• **Selection**:
After Months Of Stalling, DOJ Hands Over Memo That Helped Launch Russia Probe

After more than eight months of waiting – a period that saw the official closure of the committee’s probe into Russian electoral interference – House Intelligence Committee Chairman Devin Nunes has finally managed to pry the (mostly unredacted) electronic communication, shared with the FBI by one of America’s “intelligence partners”, from the grip of the DOJ.

Nunes subpoeanad the DOJ for all documents used to justify the initial FISA warrant against Trump advisor Carter Page and other threads of the initial Russia collusion probe, which was supposedly launched during the summer of 2016 shortly after Trump secured the GOP nomination. That probe has since morphed into the investigation being led by Special Counsel Robert Mueller, according to the Hill.

Nunes

While it’s widely known that the Steele dossier was one of these documents, the FBI has long contended that there was another factor – evidence that George Papadopoulos boasted about knowing of a Russian plot to release stolen Hillary campaign emails before it was carried out. Papadopoulos was later indicted and is now cooperating with the Mueller.

The document in question is a two-page “electronic communication” that was supplied to the FISA court. But here’s the catch: The Hill provides no details about the document or what it represents.

Nunes and members of his committee were supplied with a heavily redacted version of the document last year, but Nunes complained that it was virtually indecipherable. The only redactions in the draft distributed to members of the committee were “narrowly tailored” to “protect national security interests” so as not to “undermine the trust” between the US and this foreign nation.

• **Required task 1**: Summarize the article on the DOJ memo in two sentences.
• **Required task 2**:
Answer these questions using the article on the DOJ memo:
(a) Which Trump advisor was the target of the initial FISA warrant?
(b) How many pages long is the electronic communication supplied to the FISA court?
(c) Which special counsel leads the investigation that the initial probe grew into?
• **Required task 3**: Reproduce the passage of the article on the DOJ memo starting with "After more than" and going on through "to the Hill.".
The lines after this point are drawn from an unrelated source.

• **Source excerpt**:
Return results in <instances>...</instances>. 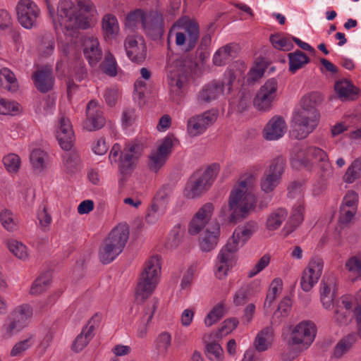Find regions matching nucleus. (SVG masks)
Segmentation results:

• **Answer 1**: After more than eight months of waiting, House Intelligence Committee Chairman Devin Nunes obtained from the DOJ a mostly unredacted electronic communication that a foreign intelligence partner had shared with the FBI. The FBI has long contended that the initial Russia probe rested not only on the Steele dossier but also on evidence that George Papadopoulos boasted of knowing about a Russian plot to release stolen Hillary campaign emails.

• **Answer 2**:
(a) Carter Page
(b) Two pages
(c) Robert Mueller

• **Answer 3**:
After more than eight months of waiting – a period that saw the official closure of the committee’s probe into Russian electoral interference – House Intelligence Committee Chairman Devin Nunes has finally managed to pry the (mostly unredacted) electronic communication, shared with the FBI by one of America’s “intelligence partners”, from the grip of the DOJ.

Nunes subpoeanad the DOJ for all documents used to justify the initial FISA warrant against Trump advisor Carter Page and other threads of the initial Russia collusion probe, which was supposedly launched during the summer of 2016 shortly after Trump secured the GOP nomination. That probe has since morphed into the investigation being led by Special Counsel Robert Mueller, according to the Hill.